Deux projets présidentiels jumeaux avec une similitude de fournisseurs, des exploitants identiques et, toujours, les mêmes questions du coût, de l’impact et de la date théorique, technique ou politique d’entrée en service. Voici les réponses en chiffres.
L’entrée en service du Train Express Régional (TER) de Dakar est prévu entre le 24 et le 27 décembre prochains.
Après 7 ans de travaux, ce moyen de transport de masse qui avait déjà coûté 730,2 milliards de Franc CFA à la date de décembre 2020 selon les propos du ministre sénégalais des Finances Abdoulaye Daouda Diallo devant les parlementaires, arrive enfin à bon port.
Au même moment, Abidjan attend son Métro en 2025 et non en 2028 comme initialement prévu, précisait récemment le premier ministre Patrick Achi. Les travaux devraient débuter en 2022, soit 20 ans avant qu’un certain Laurent Gbagbo n’ait lancé ledit projet vite transformé en éléphant blanc.
La première ligne de Métro d’Abidjan nécessitera un investissement d’environ 1000 milliards de Franc CFA. Tout comme à Dakar, le matériel roulant du Métro d’Abidjan est équipé d’un système CBTC (Communication-Based Train Control) de dernière génération, afin d’offrir une sécurité maximale aux passagers.
Parties contractantes
Le projet du Métro d’Abidjan a fait l’objet d’une convention de concession entre l’Etat de Côte d’Ivoire et la Société des Transports Abidjanais sur Rail (STAR).
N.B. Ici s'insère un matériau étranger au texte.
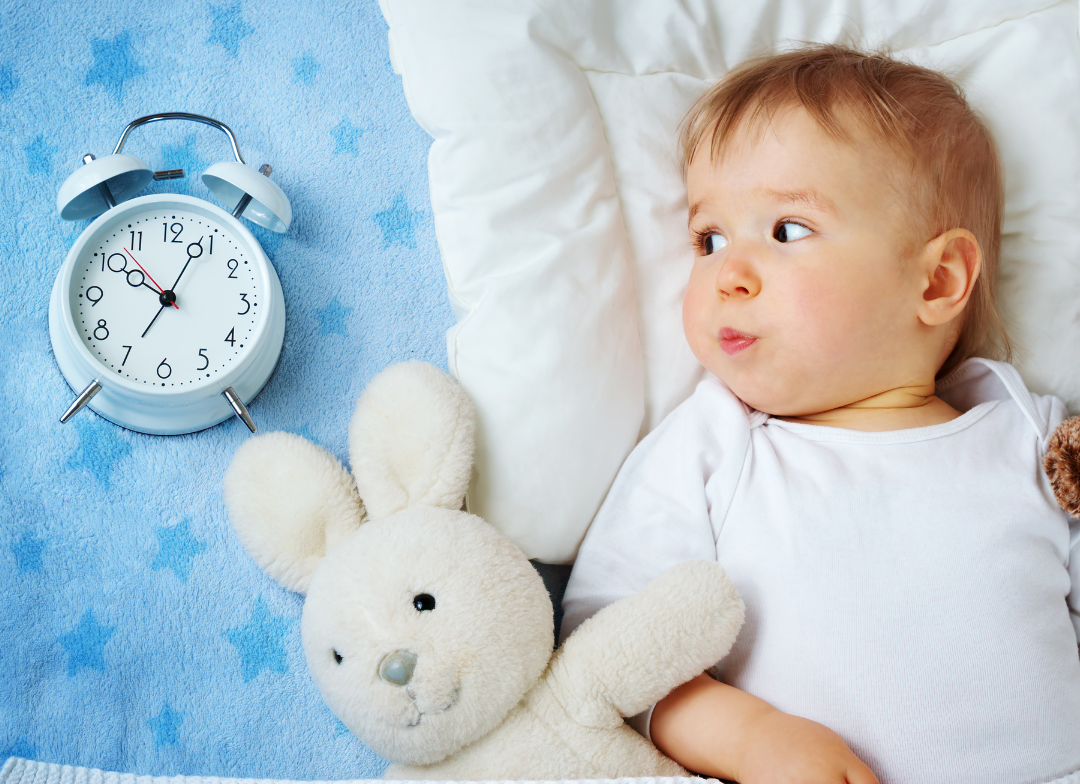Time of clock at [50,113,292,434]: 10:04
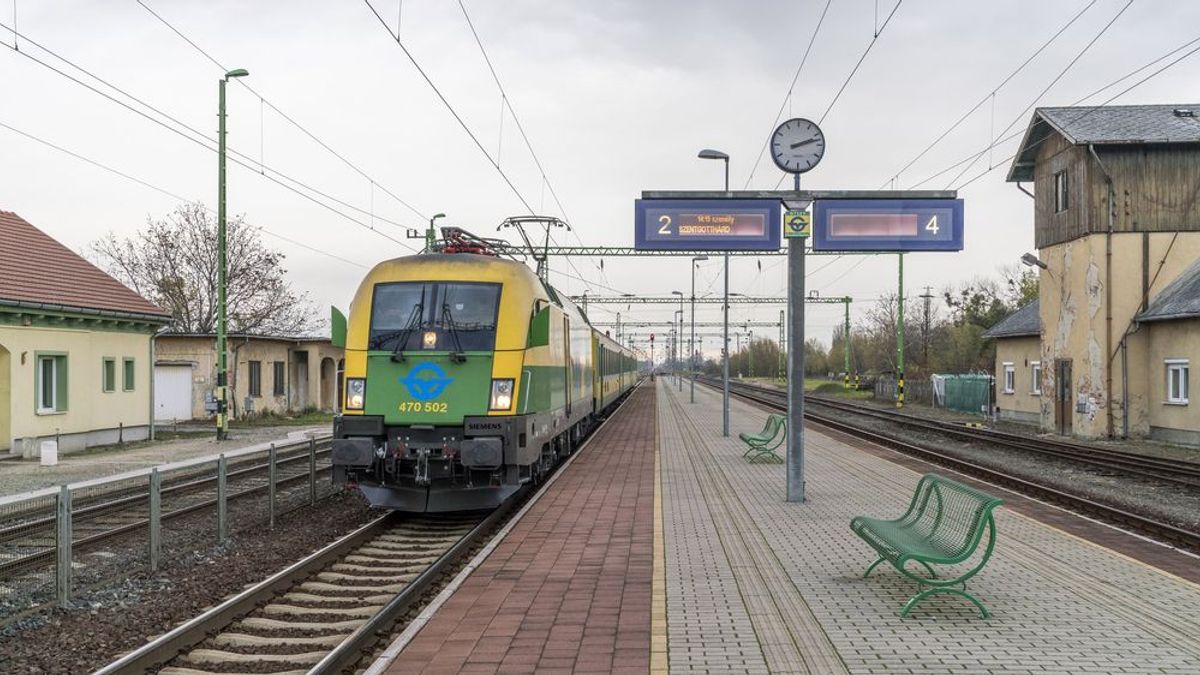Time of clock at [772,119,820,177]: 2:12
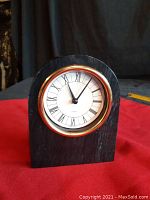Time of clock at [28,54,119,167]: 11:04
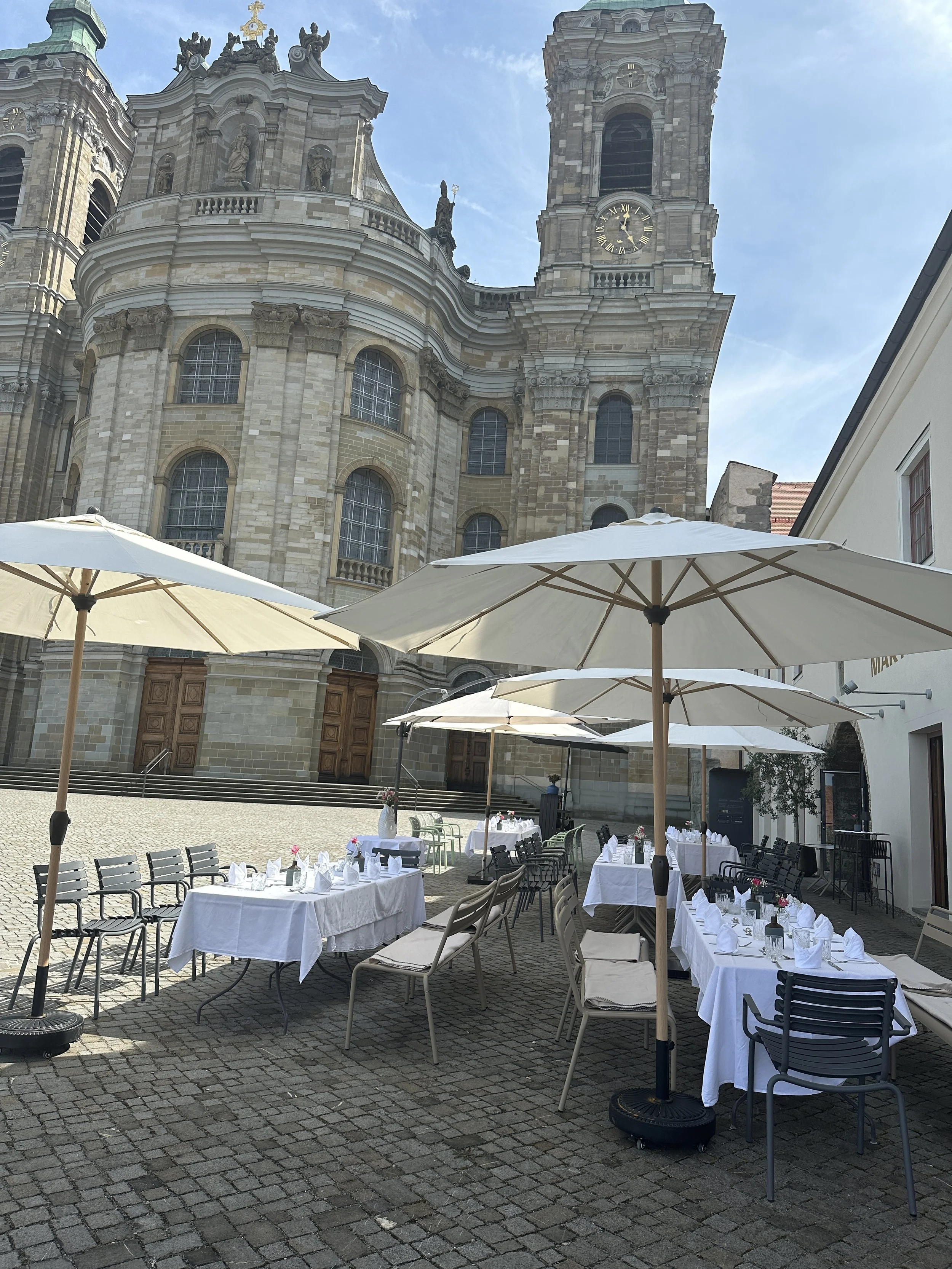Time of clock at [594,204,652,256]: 12:24
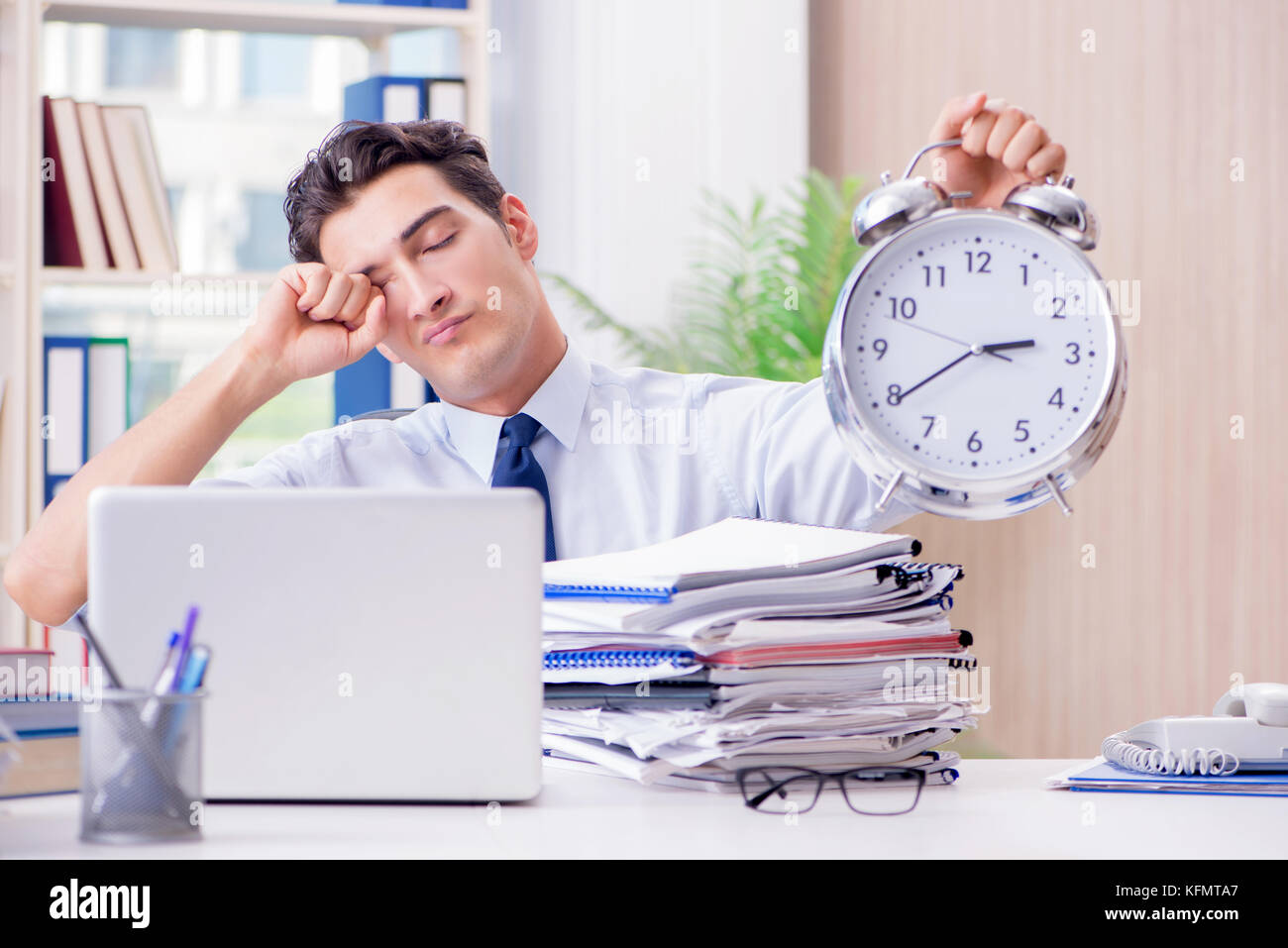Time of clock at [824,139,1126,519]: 2:39
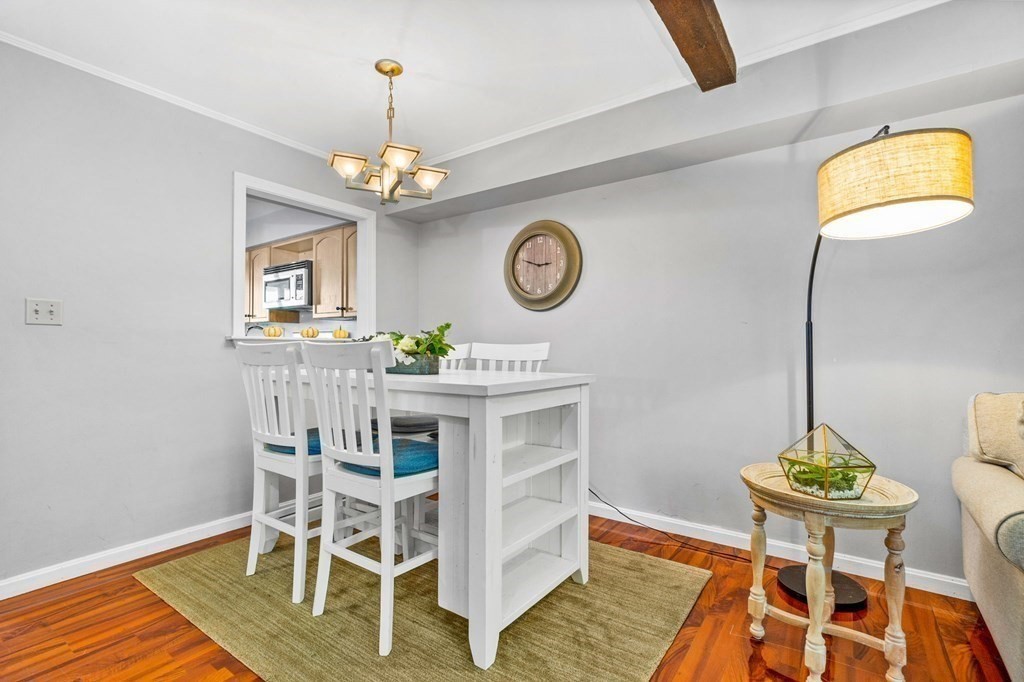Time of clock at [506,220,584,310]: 2:48
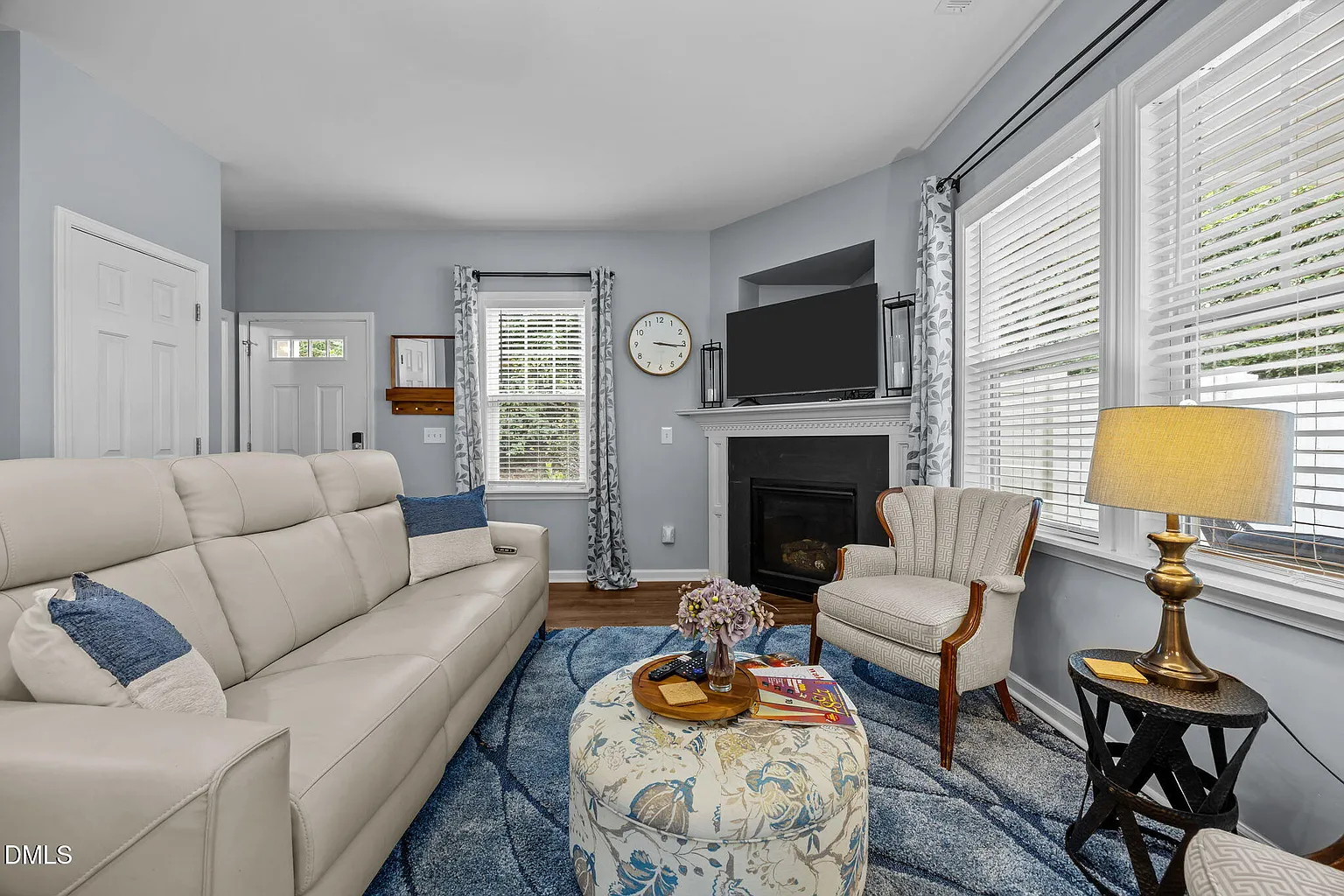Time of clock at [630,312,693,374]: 3:15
Le TER de Dakar en chantier depuis 2016 voit Engie et Thales sur la signalisation et l’électrification, Eiffage et Yapi Merkezi (Turquie) sur le BTP et, sur les travaux de gare, Eiffage, Getran et Sertem.
Le TER sera exploité par la SETER , Société d’Exploitation du TER de Dakar, filiale à 100% de la SNCF et bientôt dans le giron de Kéolis courant 2022. Kéolis sera par ailleurs le même exploitant du Métro d’Abidjan.
Le Métro d’Abidjan dessert une longueur de 37,4 km et 18 stations contre 36 km et 14 gares pour le premier tronçon du TER sénégalais (Gare de Dakar à gare de Diamniado) auxquels s’ajouteront 19 km à partir de 2023 pour le deuxième tronçon devant relier Diaminiado à l’aéroport Blaise Diagne (AIBD).
Quelque 26 rames seront fournies en 2024 au projet du Métro d’Abidjan par le français Alstom, soit le même fournisseur des 15 rames du TER sénégalais et du TGV marocain. Mais alors que le TER prévoit 115 000 passagers transportés par jour, le Métro d’Abidjan table sur 450 000 passagers par jour. La vitesse d’exploitation du Métro d’Abidjan est de 80 km /heures contre plus de 100 km pour le TER et une vitesse de pointe de 160 km par heure. Le tarif passager est de 1 200 Franc CFA sur le trajet du TER. Dans la phase initiale des études du Métro d’Abidjan, il était évoqué un ticket à 400 Franc CFA. Il en faudrait aujourd’hui environ 10 fois plus pour rentabiliser le projet, ce qui suppose un mécanisme de subvention de l’Etat pour ne pas dévoyer la vocation transport de masse.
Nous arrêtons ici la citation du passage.